**Tekstfragment**
Artikel 11, Niet-toerekenbare tekortkoming
1. In geval van een
niet-toerekenbare tekortkoming, zoals in geval van natuurrampen, oorlogen of
oproer, stakingen, stiptheidsakties of overheidsmaatregelen, wordt de nakoming
van de desbetreffende en daarmee samenhangende verplichting(en) geheel of
gedeeltelijk opgeschort voor de duur van de niet toerekenbare tekortkoming,
zonder dat Partijen over en weer tot enige schadevergoeding ter zake gehouden
zijn. Partijen kunnen zich jegens elkaar alleen op een niet-toerekenbare
tekortkoming beroepen, indien de desbetreffende Partij zo spoedig mogelijk,
doch uiterlijk op het moment dat hij had moeten presteren, onder overlegging
van bewijsstukken, de andere Partij schriftelijk van een dergelijk beroep op
een niet-toerekenbare tekortkoming in kennis stelt.
2. Indien één der
Partijen door een niet-toerekenbare tekortkoming definitief in de
onmogelijkheid verkeert te presteren, of indien de niet-toerekenbare
tekortkoming meer dan 90 dagen duurt, heeft de andere Partij het recht de
Overeenkomst door middel van een aangetekend schrijven met onmiddellijke
ingang, zonder rechterlijke tussenkomst, te ontbinden zonder dat daarbij enig
recht op schadevergoeding zal ontstaan.

**Gegevensuittreksel**
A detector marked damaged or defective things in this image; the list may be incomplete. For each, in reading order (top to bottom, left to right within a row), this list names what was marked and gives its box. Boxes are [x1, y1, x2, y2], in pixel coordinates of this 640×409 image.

**Taakvereisten**
Haal uit het artikel over niet-toerekenbare tekortkoming het gedeelte tussen "2. Indien één" en "schadevergoeding zal ontstaan.", beide inbegrepen, en neem het ongewijzigd over.

**Het antwoord**
2. Indien één der
Partijen door een niet-toerekenbare tekortkoming definitief in de
onmogelijkheid verkeert te presteren, of indien de niet-toerekenbare
tekortkoming meer dan 90 dagen duurt, heeft de andere Partij het recht de
Overeenkomst door middel van een aangetekend schrijven met onmiddellijke
ingang, zonder rechterlijke tussenkomst, te ontbinden zonder dat daarbij enig
recht op schadevergoeding zal ontstaan.